Off road, Warmshowers, judging a book by its cover

Dear friends and family,

I’m ending my stay of six days in Bucaramanga. I’ve been in recovery mode; eating well, relaxing, stretching and planning. After dealing with the crappy road coming into this city, I was hoping for an alternative. In my second day continuing south from here I would have to ride up about 5000 feet within a ten mile stretch, on a road loaded with trucks. I started to consider alternatives like taxi or bus. 

But, thanks to a little prodding by my wife, I contacted a Warmshowers host that lives in the mountains above Bucaramanga.
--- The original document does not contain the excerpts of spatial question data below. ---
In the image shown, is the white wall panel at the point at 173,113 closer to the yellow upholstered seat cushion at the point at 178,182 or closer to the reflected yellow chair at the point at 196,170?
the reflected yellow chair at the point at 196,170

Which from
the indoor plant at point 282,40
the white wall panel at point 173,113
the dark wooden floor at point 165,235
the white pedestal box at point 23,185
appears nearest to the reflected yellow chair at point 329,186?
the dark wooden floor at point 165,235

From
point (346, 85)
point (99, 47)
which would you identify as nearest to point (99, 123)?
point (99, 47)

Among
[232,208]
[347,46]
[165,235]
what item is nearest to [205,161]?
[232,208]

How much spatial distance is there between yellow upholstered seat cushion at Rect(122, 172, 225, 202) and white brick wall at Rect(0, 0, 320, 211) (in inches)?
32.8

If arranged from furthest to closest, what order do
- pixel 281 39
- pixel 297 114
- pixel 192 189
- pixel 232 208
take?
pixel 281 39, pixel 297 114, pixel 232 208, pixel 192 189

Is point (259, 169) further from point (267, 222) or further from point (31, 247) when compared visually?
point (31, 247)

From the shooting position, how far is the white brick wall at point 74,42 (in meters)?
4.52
His name is Diego.

Warmshowers is a worldwide organization that connects bicyclists on the road with bicyclists at their homes. The idea is that you register on their app and then when a bicycle tourer is passing through you offer them at the minimum a warm shower ( hmmm, they only use cold water here, might have to change the name just for Colombia)and a place to pitch their tent. There is not a specific quid pro quo, but the idea is that sometimes you host and sometimes you get hosted. All for free. Often hosts offer more, like a spare room or a meal or two.

Diego welcomed me to this area and gave me an alternative route on unpaved roads to get around the truck infested hill climb. He said it is popular with cyclists and he himself has done it.  There’s still a big climb, but without traffic and over a longer distance SHOULD be manageable.
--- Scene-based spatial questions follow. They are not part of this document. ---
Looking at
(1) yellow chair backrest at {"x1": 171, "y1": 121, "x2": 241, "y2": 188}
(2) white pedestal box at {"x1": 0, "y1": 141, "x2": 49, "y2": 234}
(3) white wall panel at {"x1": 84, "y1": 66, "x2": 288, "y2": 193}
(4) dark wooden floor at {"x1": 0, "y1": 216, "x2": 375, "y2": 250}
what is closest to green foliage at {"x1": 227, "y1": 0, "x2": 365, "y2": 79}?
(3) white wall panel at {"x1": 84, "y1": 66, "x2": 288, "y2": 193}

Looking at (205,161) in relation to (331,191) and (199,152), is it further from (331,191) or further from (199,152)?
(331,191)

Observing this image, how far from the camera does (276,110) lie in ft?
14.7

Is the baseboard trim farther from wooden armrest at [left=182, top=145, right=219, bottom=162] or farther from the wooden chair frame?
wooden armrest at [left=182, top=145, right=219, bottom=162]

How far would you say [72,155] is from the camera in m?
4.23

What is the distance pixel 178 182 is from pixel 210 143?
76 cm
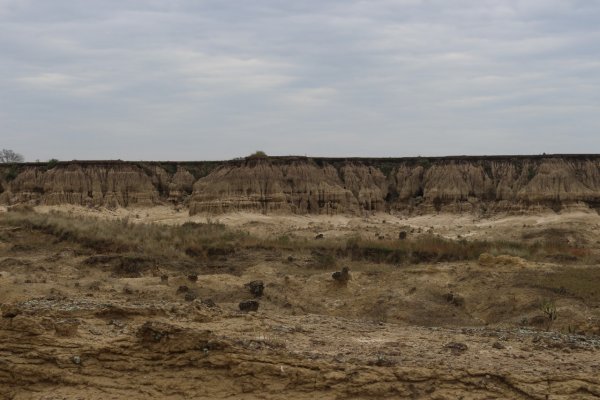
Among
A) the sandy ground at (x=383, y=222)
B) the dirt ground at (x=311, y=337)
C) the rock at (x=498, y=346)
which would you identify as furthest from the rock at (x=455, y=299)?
the sandy ground at (x=383, y=222)

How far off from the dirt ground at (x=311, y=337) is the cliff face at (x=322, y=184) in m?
27.0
I liked the idea and decided to look into it on my mapping software. I thought if I could divide it into small, bite sized chunks, that even if there is a lot  of climbing, if I only had a few miles to do per day, I could manage it. Unfortunately there is a longish stretch on the hill climbing day with no hotels. Could be really hard.

What  I don’t  know is what is the condition of the “unpaved” roads. Is Diego a world class mountain bicyclist, which is necessary to pull this off? Can a mere mortal ( or slightly older mortal) achieve this?

All questions I still have in my mind as I prep to depart tomorrow. Lots of “ What ifs “ about the difficulty. And a few “ what ifs “ about my climbing ability, even after this  recovery break. Only one way to find out, so I’ll let you know soon.

In 2019, Liz and I signed up to be hosts on Warmshowers, in anticipation of some long future rides. Our first guest was a woman named Denise,a middle aged woman who was on her first day of her bike tour. We had a spare room and offered that, as well as a meal. At the evening meal Denise explained that she was heading north, far north, to above the Arctic Circle to a town called by its abbreviated name of Tuk. Tuktoyaktuk is the proper name. I knew the name from reading about sailors sailing through the Northwest Passage and stopping there. It’s as far north as a road goes!  

I was wondering if Denise had any idea of the  scale and challenge that might offer her. Frankly, I, in my naïveté was wondering if I should maybe have a talk with her about her ambitions. It seemed VERY ambitious and had me a bit concerned for her safety. 

So, in our dinner discussion I asked if she had ever done anything like this. She informed me that yes ( you judgemental man- she didn’t say that or infer that, but should have) she had done a little bike touring: 

Excerpt from her blog:

In 2015, I decided I needed a new adventure. A big one. Something that would stretch me into someone different. I needed to jump the chasm from old me to new me from limited and small to big and expansive. That jump turned into a bike trip from Bolivia to the very southern tip of Argentina in Tierra del Fuego and then back up the Atlantic coast of Argentina to Uruguay and Buenos Aires. 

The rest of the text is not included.